Work to complete —
The entries must be set down again word for word; no pictures belong in the copy.

Task inputs —
=====

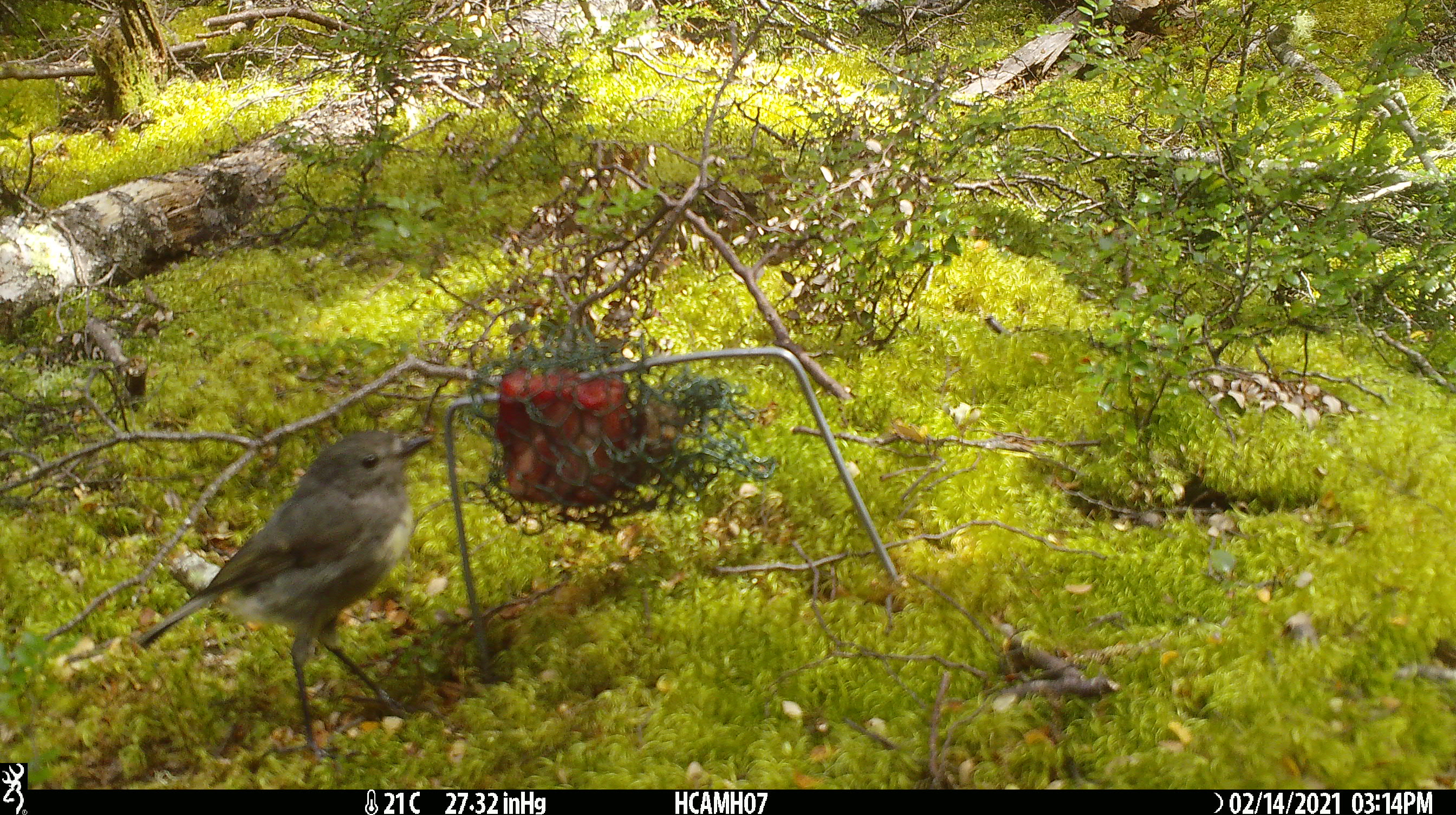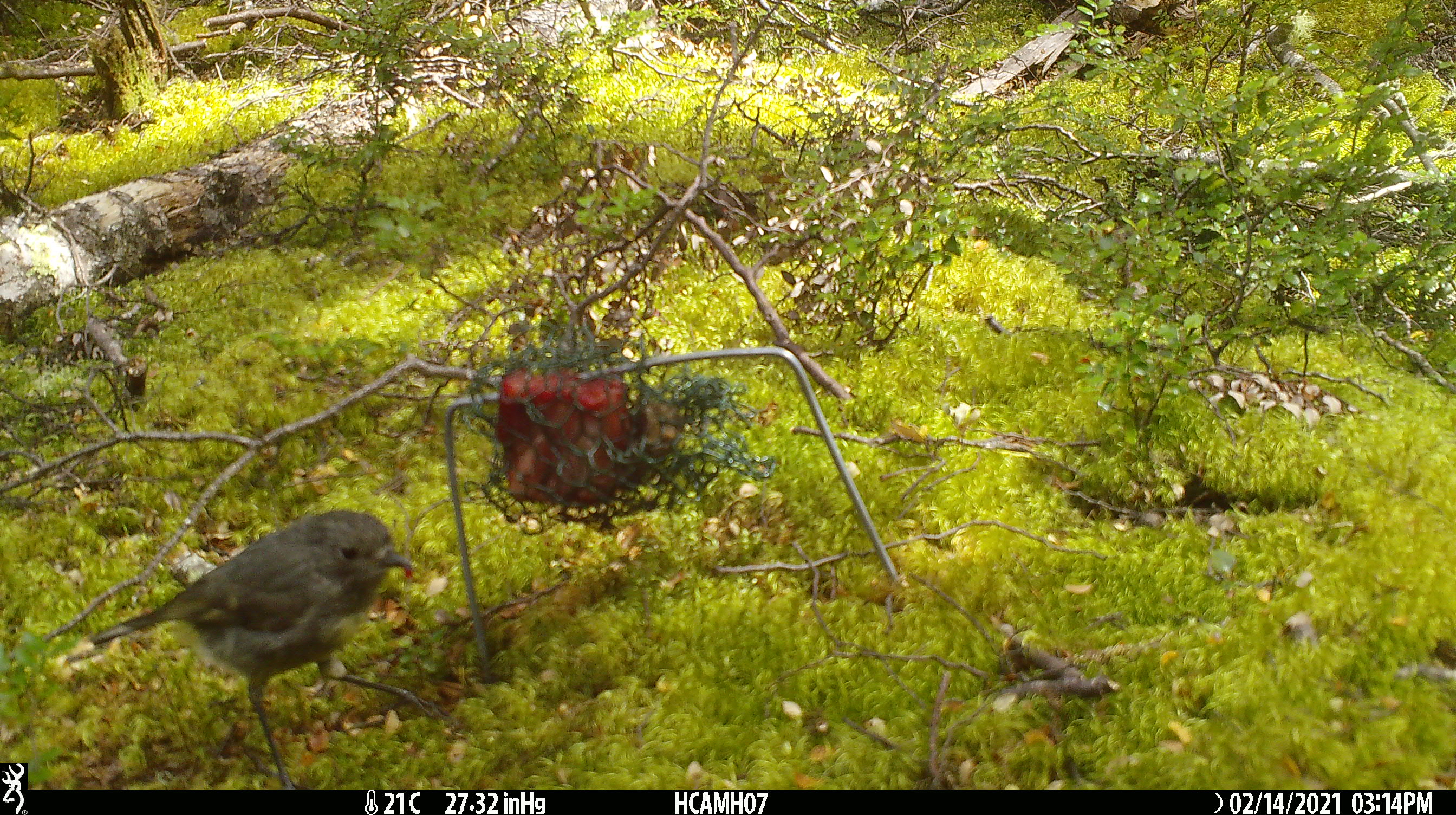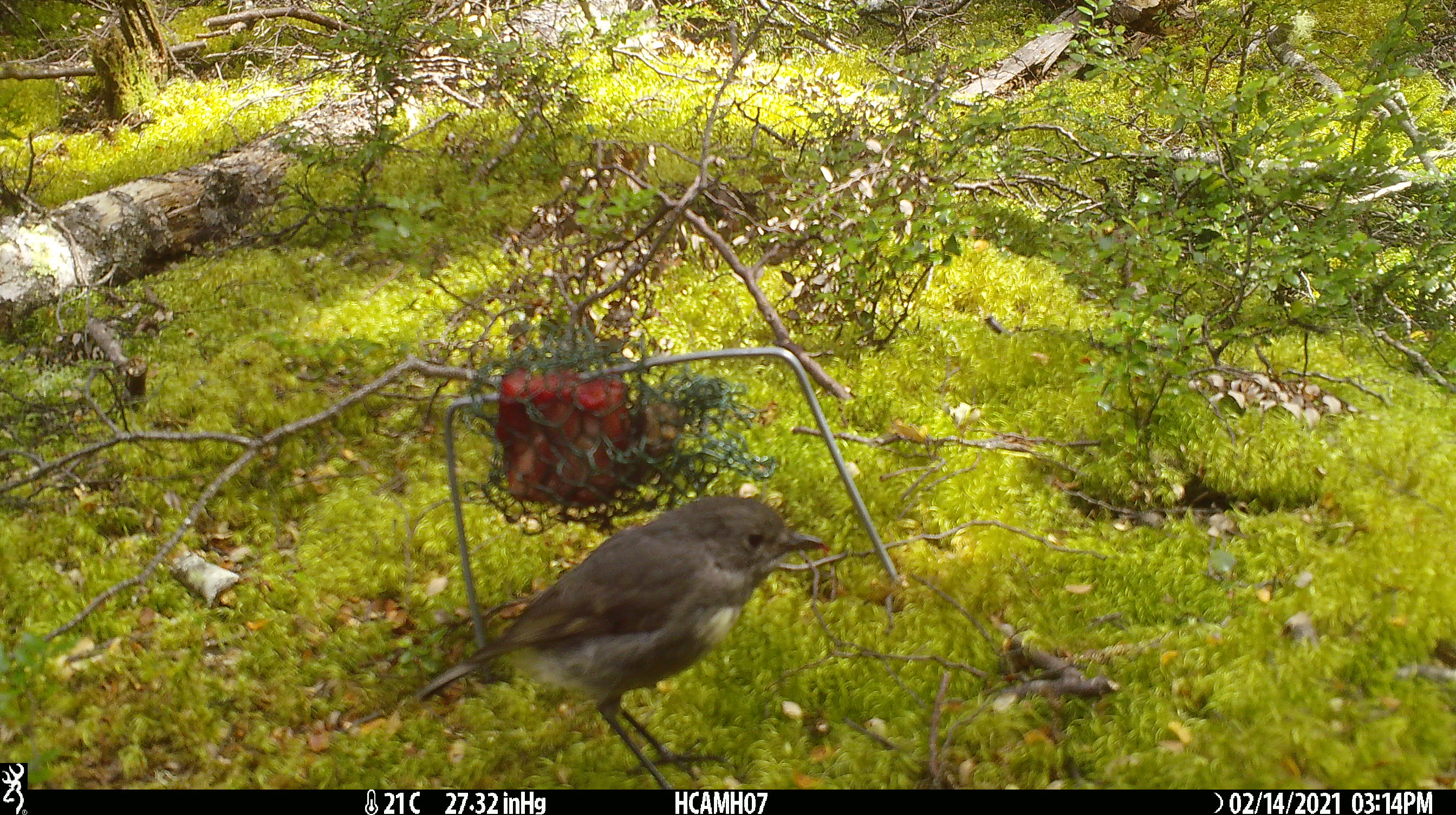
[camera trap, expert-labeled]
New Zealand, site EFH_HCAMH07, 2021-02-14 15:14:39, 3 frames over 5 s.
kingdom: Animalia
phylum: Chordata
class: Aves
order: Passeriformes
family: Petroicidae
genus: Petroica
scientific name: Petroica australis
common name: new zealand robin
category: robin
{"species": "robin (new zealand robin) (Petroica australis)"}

=====

Output for this task —
[camera trap, expert-labeled]
New Zealand, site EFH_HCAMH07, 2021-02-14 15:14:39, 3 frames over 5 s.
kingdom: Animalia
phylum: Chordata
class: Aves
order: Passeriformes
family: Petroicidae
genus: Petroica
scientific name: Petroica australis
common name: new zealand robin
category: robin
{"species": "robin (new zealand robin) (Petroica australis)"}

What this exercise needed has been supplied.